Performance of Rolls Royce over 5yrs
Source: FE Analytics
Discussing Rolls Royce’s business, Preston said: “There's only really kind of two companies that that make aircraft engines, so in theory it's quite a consolidated business.
“They get paid mainly not by selling the engines, but by servicing and repairing the engines and they’ve got a reasonable business underneath it. But then when Covid hit, they're only getting paid to service the engines actually being used.”
When the pandemic struck and airlines halted travel around the world, it was beyond any worst case that Preston examined historically and unsurprisingly Rolls Royce today as a result have negative earnings.
However, he said: “They have negative earnings because they've cut costs as fast as they can, but there's no way you can cut costs as fast that the revenue was being cut.
“But the real question for intrinsic value - fair long-term value – is not how much are they earning in 2021. It’s how much is their sustainable earnings power in a mid-cycle normal environment?
“Price-to-earnings from valuation is not the be-all and end-all.”
Preston believes it is important to be able to look beyond just the pure accounting numbers and ask what the true economics of a business are.
He said: “We will happily buy companies that are earning nothing today, because perhaps they were the bottom of a cycle.
“You might see a commodity company where the best time to buy them is actually when earnings are negative. It's when everybody's earning negative money in a commodity, then people are going to stop investing, they're going to pull back money and soon you'll get a supply constraint - and that's what makes the cycle turn.”
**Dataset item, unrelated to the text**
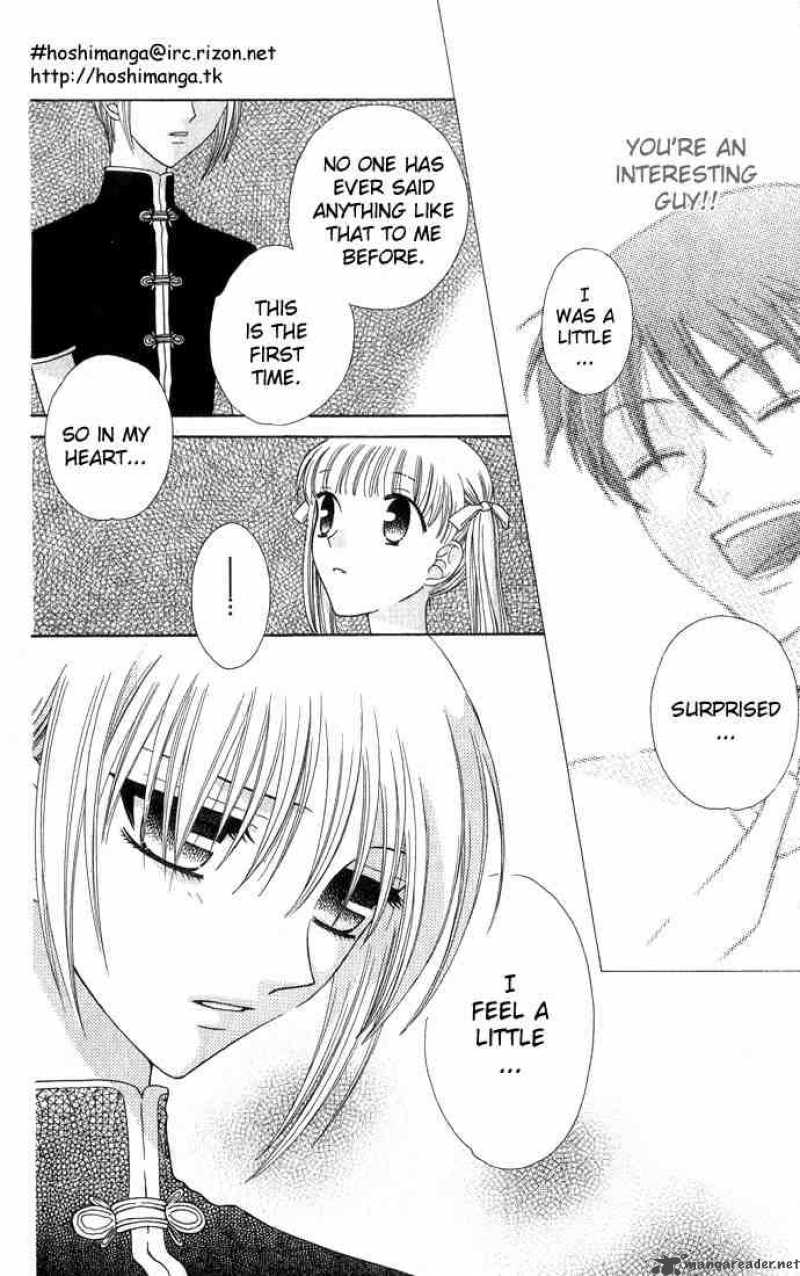 Fruits Basket 49 33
Another example is in Amazon, where in 2017 he didn’t think the true economics of the company were reflected in the accounting numbers.
“When we owned Amazon, I think it might even have had either negative or very low earnings, but it was it was fiction,” he said.
“The earnings weren't really low, they just looked low. This is because the way that the accounting numbers are produced meant that Amazon was spending a lot of money on digital marketing to give people a free Prime subscription and that was a marketing cost for them.
“But it's really an investment in their future, so it depresses their earnings. If you regard that form of spending as an investment instead of an expense, then you kind of see what Jeff Bezos was saying, which was ‘if we invest this money, we get this nice payback’.
“We do own shares that don't always have earnings there, but it has to stack up in other ways. We have to believe that there is true value.”
Over the last five years, Orbis Global Equity has delivered a total return of 95.34 per cent, compared to 96.66 per cent from the average IA Global fund and 100.46 per cent from the MSCI World benchmark.
Performance of fund over 5yrs
Source: FE Analytics
Orbis Investments does not charge an annual management fee and instead takes a performance fee if its funds beat their benchmark; conversely, investors are refunded if the fund underperforms.
While the Orbis Global Equity Oeic launched for UK retail investors in January 2014, the strategy started in 1990 and has since delivered an 11.1 per cent annualised rate of return, compared to 7.8 per cent from the MSCI World index and 7.4 per cent from the average IA Global fund.